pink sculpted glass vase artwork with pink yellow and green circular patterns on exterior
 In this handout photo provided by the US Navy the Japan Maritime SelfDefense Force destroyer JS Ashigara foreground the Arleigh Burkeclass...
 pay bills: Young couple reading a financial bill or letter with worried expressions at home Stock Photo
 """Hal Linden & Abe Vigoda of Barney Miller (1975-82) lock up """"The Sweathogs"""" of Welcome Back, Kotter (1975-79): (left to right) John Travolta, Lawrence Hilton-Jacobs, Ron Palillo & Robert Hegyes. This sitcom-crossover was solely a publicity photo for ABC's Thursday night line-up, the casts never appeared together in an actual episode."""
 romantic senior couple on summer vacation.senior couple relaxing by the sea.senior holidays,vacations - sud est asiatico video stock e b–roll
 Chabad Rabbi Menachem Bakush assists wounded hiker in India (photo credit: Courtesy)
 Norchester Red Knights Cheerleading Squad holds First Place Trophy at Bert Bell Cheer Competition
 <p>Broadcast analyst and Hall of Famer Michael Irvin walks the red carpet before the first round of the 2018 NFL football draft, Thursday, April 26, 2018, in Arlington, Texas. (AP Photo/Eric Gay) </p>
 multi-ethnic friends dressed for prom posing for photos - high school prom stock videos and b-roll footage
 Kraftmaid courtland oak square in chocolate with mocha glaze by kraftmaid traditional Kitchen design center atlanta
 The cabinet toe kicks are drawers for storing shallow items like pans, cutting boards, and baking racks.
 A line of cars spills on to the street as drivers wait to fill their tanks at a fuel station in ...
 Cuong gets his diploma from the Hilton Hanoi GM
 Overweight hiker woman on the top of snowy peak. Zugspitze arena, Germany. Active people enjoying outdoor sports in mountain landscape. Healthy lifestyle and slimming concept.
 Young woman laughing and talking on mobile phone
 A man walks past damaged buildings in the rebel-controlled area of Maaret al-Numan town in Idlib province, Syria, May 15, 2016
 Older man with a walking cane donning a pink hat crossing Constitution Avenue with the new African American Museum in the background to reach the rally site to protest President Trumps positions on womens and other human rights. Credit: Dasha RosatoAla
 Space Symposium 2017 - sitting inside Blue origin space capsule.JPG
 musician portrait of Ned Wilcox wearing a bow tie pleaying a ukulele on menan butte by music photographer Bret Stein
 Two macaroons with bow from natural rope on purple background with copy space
============
From the first line down to the last, give the records again exactly.

pink sculpted glass vase artwork with pink yellow and green circular patterns on exterior
 In this handout photo provided by the US Navy the Japan Maritime SelfDefense Force destroyer JS Ashigara foreground the Arleigh Burkeclass...
 pay bills: Young couple reading a financial bill or letter with worried expressions at home Stock Photo
 """Hal Linden & Abe Vigoda of Barney Miller (1975-82) lock up """"The Sweathogs"""" of Welcome Back, Kotter (1975-79): (left to right) John Travolta, Lawrence Hilton-Jacobs, Ron Palillo & Robert Hegyes. This sitcom-crossover was solely a publicity photo for ABC's Thursday night line-up, the casts never appeared together in an actual episode."""
 romantic senior couple on summer vacation.senior couple relaxing by the sea.senior holidays,vacations - sud est asiatico video stock e b–roll
 Chabad Rabbi Menachem Bakush assists wounded hiker in India (photo credit: Courtesy)
 Norchester Red Knights Cheerleading Squad holds First Place Trophy at Bert Bell Cheer Competition
 <p>Broadcast analyst and Hall of Famer Michael Irvin walks the red carpet before the first round of the 2018 NFL football draft, Thursday, April 26, 2018, in Arlington, Texas. (AP Photo/Eric Gay) </p>
 multi-ethnic friends dressed for prom posing for photos - high school prom stock videos and b-roll footage
 Kraftmaid courtland oak square in chocolate with mocha glaze by kraftmaid traditional Kitchen design center atlanta
 The cabinet toe kicks are drawers for storing shallow items like pans, cutting boards, and baking racks.
 A line of cars spills on to the street as drivers wait to fill their tanks at a fuel station in ...
 Cuong gets his diploma from the Hilton Hanoi GM
 Overweight hiker woman on the top of snowy peak. Zugspitze arena, Germany. Active people enjoying outdoor sports in mountain landscape. Healthy lifestyle and slimming concept.
 Young woman laughing and talking on mobile phone
 A man walks past damaged buildings in the rebel-controlled area of Maaret al-Numan town in Idlib province, Syria, May 15, 2016
 Older man with a walking cane donning a pink hat crossing Constitution Avenue with the new African American Museum in the background to reach the rally site to protest President Trumps positions on womens and other human rights. Credit: Dasha RosatoAla
 Space Symposium 2017 - sitting inside Blue origin space capsule.JPG
 musician portrait of Ned Wilcox wearing a bow tie pleaying a ukulele on menan butte by music photographer Bret Stein
 Two macaroons with bow from natural rope on purple background with copy space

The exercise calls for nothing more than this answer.